Altro punto che l’Aipavv vorrebbe discutere con il ministro è la tempistica per la correzione dei compiti scritti. «Negli anni precedenti – si legge nelle lettera aperta inviata al ministro – gli esiti delle prove scritte venivano comunicati già nel mese di giugno, così da consentire agli aspiranti avvocati che avessero superate le tre prove scritte di prepararsi per tempo a sostenere le prove orali (da settembre in poi) e a coloro che, invece, avessero ricevuto esito negativo (di norma il 70% dei partecipanti) di prepararsi a sostenere le prove scritte nella sessione successiva. Ma con riferimento alla sessione 2019, il D.L. 34/2020 (Decreto Rilancio), il sistema è saltato». Il periodo di lockdown ha inciso sulla correzioni dei testi e l’esito degli elaborati è arrivata tra fine agosto e inizi settembre. «A causa del citato periodo (durato quasi nove mesi), gran parte degli aspiranti avvocati che ha superato le prove scritte potrebbe non riuscire a sostenere la prova orale entro il mese di dicembre 2020, ritrovandosi così a dover sostenere il c.d. “scritto cautelativo”, cosa che in realtà accade da anni a Roma, Napoli, Bologna, Milano e che non è più accettabile», incalza l’Aipavv.

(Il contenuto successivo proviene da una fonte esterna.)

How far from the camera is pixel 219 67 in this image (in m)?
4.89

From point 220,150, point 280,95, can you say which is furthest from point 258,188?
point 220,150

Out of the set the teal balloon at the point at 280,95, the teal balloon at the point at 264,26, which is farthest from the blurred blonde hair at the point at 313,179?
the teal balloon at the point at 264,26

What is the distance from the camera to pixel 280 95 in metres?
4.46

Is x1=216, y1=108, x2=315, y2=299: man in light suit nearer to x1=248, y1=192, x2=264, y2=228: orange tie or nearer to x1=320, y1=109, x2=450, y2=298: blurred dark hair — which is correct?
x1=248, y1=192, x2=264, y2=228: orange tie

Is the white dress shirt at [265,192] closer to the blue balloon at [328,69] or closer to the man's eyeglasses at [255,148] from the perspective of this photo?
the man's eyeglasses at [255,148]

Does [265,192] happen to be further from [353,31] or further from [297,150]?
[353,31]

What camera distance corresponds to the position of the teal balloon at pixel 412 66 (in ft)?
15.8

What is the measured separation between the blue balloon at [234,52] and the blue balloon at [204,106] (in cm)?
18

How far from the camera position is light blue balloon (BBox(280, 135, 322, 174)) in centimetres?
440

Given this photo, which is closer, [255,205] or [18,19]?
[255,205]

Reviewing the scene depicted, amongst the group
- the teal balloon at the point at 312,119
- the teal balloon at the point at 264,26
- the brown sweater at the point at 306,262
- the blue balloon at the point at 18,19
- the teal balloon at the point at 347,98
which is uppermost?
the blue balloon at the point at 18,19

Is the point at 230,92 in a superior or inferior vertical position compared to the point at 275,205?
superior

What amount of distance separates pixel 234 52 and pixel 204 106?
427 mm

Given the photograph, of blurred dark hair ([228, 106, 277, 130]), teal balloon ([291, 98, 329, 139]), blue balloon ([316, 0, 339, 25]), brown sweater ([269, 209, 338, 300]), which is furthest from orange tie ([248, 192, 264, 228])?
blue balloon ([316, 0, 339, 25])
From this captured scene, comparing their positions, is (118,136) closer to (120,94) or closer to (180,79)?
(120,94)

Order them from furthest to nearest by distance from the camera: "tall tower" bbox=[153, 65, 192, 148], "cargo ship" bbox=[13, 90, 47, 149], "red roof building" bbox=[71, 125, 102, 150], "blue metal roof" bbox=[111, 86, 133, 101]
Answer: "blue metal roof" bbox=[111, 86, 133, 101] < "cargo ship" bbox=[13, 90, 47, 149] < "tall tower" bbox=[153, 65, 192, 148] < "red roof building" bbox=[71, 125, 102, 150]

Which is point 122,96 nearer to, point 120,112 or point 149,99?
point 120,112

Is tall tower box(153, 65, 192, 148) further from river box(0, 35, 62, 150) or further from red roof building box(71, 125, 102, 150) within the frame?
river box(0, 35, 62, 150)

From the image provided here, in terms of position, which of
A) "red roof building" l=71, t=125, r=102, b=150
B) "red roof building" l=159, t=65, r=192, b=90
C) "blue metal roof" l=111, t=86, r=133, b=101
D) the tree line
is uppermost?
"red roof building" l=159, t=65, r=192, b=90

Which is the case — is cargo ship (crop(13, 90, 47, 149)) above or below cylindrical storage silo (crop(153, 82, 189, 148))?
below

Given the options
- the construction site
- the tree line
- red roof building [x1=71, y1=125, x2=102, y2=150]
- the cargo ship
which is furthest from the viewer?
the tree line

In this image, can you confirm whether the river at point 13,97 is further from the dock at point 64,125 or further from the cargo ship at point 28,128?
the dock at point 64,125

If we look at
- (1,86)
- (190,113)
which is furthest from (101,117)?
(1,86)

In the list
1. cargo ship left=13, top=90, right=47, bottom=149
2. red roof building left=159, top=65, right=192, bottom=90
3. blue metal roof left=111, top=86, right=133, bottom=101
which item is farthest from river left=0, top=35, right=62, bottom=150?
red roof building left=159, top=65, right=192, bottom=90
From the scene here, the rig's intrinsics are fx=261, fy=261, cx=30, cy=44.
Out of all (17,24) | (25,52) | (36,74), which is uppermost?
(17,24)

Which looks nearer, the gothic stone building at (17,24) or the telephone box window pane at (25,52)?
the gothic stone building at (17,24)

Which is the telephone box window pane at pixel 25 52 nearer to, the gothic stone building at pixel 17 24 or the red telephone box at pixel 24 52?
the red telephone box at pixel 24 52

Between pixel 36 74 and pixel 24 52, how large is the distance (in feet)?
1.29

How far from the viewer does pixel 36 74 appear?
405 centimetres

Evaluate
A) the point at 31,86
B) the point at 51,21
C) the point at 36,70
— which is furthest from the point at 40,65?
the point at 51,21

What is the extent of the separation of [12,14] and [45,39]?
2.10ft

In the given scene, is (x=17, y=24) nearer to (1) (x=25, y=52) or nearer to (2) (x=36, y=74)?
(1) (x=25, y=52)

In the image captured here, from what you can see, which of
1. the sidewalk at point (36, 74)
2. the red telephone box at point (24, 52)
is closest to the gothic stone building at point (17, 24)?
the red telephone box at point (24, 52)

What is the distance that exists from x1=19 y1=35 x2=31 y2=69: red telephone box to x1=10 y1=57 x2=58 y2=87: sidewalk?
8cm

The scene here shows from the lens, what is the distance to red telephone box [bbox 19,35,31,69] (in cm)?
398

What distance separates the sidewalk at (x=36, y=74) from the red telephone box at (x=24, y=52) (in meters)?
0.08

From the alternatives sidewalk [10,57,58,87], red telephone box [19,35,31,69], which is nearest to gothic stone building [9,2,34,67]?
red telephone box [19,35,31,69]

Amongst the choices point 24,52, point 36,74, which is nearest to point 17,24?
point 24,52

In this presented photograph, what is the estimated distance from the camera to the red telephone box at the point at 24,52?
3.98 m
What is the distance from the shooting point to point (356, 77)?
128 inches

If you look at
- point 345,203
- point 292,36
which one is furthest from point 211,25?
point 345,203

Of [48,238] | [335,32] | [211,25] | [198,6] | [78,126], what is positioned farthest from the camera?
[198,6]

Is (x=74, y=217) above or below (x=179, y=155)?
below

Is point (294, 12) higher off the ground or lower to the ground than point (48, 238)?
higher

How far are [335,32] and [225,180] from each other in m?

Un altro punto toccato nella lettera, riguarda il principio di “trasparenza” che dovrebbe caratterizzare ogni scelta adottata dalla Pubblica Amministrazione. «L’esame di abilitazione forense – si legge ancora – non rispetta affatto questa regola basilare: infatti i praticanti avvocati che non hanno superato la prova scritta non possono conoscere le ragioni poste alla base del giudizio di non ammissione alla seconda parte dell’esame di Stato». Da qui è scaturita l’iniziativa – già trattata sul nostro sito – di «un grande ricorso straordinario al Presidente della Repubblica contro l’attuale impianto dell’esame d’abilitazione».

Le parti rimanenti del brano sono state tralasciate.